_Task to complete_. Write the listing out again, exactly as it appears.

(Exercise material)

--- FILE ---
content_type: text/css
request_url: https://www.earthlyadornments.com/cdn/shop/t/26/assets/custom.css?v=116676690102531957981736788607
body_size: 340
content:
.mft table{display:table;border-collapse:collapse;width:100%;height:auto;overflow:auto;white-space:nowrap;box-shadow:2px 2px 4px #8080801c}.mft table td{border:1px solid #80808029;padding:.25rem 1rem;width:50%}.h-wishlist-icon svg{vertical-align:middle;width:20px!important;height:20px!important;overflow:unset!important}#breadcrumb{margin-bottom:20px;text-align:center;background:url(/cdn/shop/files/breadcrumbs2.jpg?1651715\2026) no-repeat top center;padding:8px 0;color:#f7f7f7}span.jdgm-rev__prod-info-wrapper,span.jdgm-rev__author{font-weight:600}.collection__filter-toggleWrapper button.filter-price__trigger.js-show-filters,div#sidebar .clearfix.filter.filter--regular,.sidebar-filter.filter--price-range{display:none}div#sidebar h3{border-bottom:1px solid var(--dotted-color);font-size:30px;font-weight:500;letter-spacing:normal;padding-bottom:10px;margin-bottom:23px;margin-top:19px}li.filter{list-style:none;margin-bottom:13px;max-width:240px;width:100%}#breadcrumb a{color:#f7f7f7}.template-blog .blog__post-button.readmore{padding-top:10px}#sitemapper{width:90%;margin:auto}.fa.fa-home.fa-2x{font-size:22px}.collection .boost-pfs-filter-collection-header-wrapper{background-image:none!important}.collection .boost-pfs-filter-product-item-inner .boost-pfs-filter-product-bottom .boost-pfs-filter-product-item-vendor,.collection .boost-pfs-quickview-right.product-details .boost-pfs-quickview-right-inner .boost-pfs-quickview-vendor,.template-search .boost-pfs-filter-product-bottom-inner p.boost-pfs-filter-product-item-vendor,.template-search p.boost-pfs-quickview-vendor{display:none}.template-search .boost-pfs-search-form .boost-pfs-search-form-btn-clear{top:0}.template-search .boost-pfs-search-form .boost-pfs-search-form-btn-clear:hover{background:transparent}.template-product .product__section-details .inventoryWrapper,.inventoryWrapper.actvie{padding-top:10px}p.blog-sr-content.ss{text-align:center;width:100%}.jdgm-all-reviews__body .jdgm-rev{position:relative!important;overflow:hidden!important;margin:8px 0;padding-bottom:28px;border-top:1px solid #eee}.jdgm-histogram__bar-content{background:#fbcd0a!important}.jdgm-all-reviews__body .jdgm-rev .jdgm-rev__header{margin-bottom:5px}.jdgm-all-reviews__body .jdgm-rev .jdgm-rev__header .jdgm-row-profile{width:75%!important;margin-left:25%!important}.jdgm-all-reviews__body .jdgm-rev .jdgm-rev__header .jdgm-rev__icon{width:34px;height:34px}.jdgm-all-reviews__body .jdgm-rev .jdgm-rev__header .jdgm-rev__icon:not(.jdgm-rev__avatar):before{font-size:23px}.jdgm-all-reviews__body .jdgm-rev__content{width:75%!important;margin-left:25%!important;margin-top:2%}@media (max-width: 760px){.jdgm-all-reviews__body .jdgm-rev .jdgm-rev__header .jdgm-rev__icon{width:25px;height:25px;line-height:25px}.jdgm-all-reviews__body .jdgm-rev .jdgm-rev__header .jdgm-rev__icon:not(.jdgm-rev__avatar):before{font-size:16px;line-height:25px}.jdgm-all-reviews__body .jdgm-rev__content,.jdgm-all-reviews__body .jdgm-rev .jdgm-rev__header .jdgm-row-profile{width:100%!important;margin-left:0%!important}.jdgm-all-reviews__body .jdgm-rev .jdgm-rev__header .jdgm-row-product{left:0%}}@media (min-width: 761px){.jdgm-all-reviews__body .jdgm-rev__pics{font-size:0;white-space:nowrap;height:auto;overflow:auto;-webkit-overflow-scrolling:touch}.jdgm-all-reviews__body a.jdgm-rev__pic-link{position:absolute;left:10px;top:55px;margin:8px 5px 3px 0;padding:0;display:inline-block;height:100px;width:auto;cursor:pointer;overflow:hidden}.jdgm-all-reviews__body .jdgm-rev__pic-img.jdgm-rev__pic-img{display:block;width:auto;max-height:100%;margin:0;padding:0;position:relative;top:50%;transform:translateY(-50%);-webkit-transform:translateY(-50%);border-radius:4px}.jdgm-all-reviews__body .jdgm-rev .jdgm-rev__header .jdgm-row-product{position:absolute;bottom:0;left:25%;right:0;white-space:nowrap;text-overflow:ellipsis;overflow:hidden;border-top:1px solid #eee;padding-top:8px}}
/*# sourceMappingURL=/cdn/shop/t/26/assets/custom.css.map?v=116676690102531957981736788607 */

(End Exercise material)

_Task output_.
--- FILE ---
content_type: text/css
request_url: https://www.earthlyadornments.com/cdn/shop/t/26/assets/custom.css?v=116676690102531957981736788607
body_size: 340
content:
.mft table{display:table;border-collapse:collapse;width:100%;height:auto;overflow:auto;white-space:nowrap;box-shadow:2px 2px 4px #8080801c}.mft table td{border:1px solid #80808029;padding:.25rem 1rem;width:50%}.h-wishlist-icon svg{vertical-align:middle;width:20px!important;height:20px!important;overflow:unset!important}#breadcrumb{margin-bottom:20px;text-align:center;background:url(/cdn/shop/files/breadcrumbs2.jpg?1651715\2026) no-repeat top center;padding:8px 0;color:#f7f7f7}span.jdgm-rev__prod-info-wrapper,span.jdgm-rev__author{font-weight:600}.collection__filter-toggleWrapper button.filter-price__trigger.js-show-filters,div#sidebar .clearfix.filter.filter--regular,.sidebar-filter.filter--price-range{display:none}div#sidebar h3{border-bottom:1px solid var(--dotted-color);font-size:30px;font-weight:500;letter-spacing:normal;padding-bottom:10px;margin-bottom:23px;margin-top:19px}li.filter{list-style:none;margin-bottom:13px;max-width:240px;width:100%}#breadcrumb a{color:#f7f7f7}.template-blog .blog__post-button.readmore{padding-top:10px}#sitemapper{width:90%;margin:auto}.fa.fa-home.fa-2x{font-size:22px}.collection .boost-pfs-filter-collection-header-wrapper{background-image:none!important}.collection .boost-pfs-filter-product-item-inner .boost-pfs-filter-product-bottom .boost-pfs-filter-product-item-vendor,.collection .boost-pfs-quickview-right.product-details .boost-pfs-quickview-right-inner .boost-pfs-quickview-vendor,.template-search .boost-pfs-filter-product-bottom-inner p.boost-pfs-filter-product-item-vendor,.template-search p.boost-pfs-quickview-vendor{display:none}.template-search .boost-pfs-search-form .boost-pfs-search-form-btn-clear{top:0}.template-search .boost-pfs-search-form .boost-pfs-search-form-btn-clear:hover{background:transparent}.template-product .product__section-details .inventoryWrapper,.inventoryWrapper.actvie{padding-top:10px}p.blog-sr-content.ss{text-align:center;width:100%}.jdgm-all-reviews__body .jdgm-rev{position:relative!important;overflow:hidden!important;margin:8px 0;padding-bottom:28px;border-top:1px solid #eee}.jdgm-histogram__bar-content{background:#fbcd0a!important}.jdgm-all-reviews__body .jdgm-rev .jdgm-rev__header{margin-bottom:5px}.jdgm-all-reviews__body .jdgm-rev .jdgm-rev__header .jdgm-row-profile{width:75%!important;margin-left:25%!important}.jdgm-all-reviews__body .jdgm-rev .jdgm-rev__header .jdgm-rev__icon{width:34px;height:34px}.jdgm-all-reviews__body .jdgm-rev .jdgm-rev__header .jdgm-rev__icon:not(.jdgm-rev__avatar):before{font-size:23px}.jdgm-all-reviews__body .jdgm-rev__content{width:75%!important;margin-left:25%!important;margin-top:2%}@media (max-width: 760px){.jdgm-all-reviews__body .jdgm-rev .jdgm-rev__header .jdgm-rev__icon{width:25px;height:25px;line-height:25px}.jdgm-all-reviews__body .jdgm-rev .jdgm-rev__header .jdgm-rev__icon:not(.jdgm-rev__avatar):before{font-size:16px;line-height:25px}.jdgm-all-reviews__body .jdgm-rev__content,.jdgm-all-reviews__body .jdgm-rev .jdgm-rev__header .jdgm-row-profile{width:100%!important;margin-left:0%!important}.jdgm-all-reviews__body .jdgm-rev .jdgm-rev__header .jdgm-row-product{left:0%}}@media (min-width: 761px){.jdgm-all-reviews__body .jdgm-rev__pics{font-size:0;white-space:nowrap;height:auto;overflow:auto;-webkit-overflow-scrolling:touch}.jdgm-all-reviews__body a.jdgm-rev__pic-link{position:absolute;left:10px;top:55px;margin:8px 5px 3px 0;padding:0;display:inline-block;height:100px;width:auto;cursor:pointer;overflow:hidden}.jdgm-all-reviews__body .jdgm-rev__pic-img.jdgm-rev__pic-img{display:block;width:auto;max-height:100%;margin:0;padding:0;position:relative;top:50%;transform:translateY(-50%);-webkit-transform:translateY(-50%);border-radius:4px}.jdgm-all-reviews__body .jdgm-rev .jdgm-rev__header .jdgm-row-product{position:absolute;bottom:0;left:25%;right:0;white-space:nowrap;text-overflow:ellipsis;overflow:hidden;border-top:1px solid #eee;padding-top:8px}}
/*# sourceMappingURL=/cdn/shop/t/26/assets/custom.css.map?v=116676690102531957981736788607 */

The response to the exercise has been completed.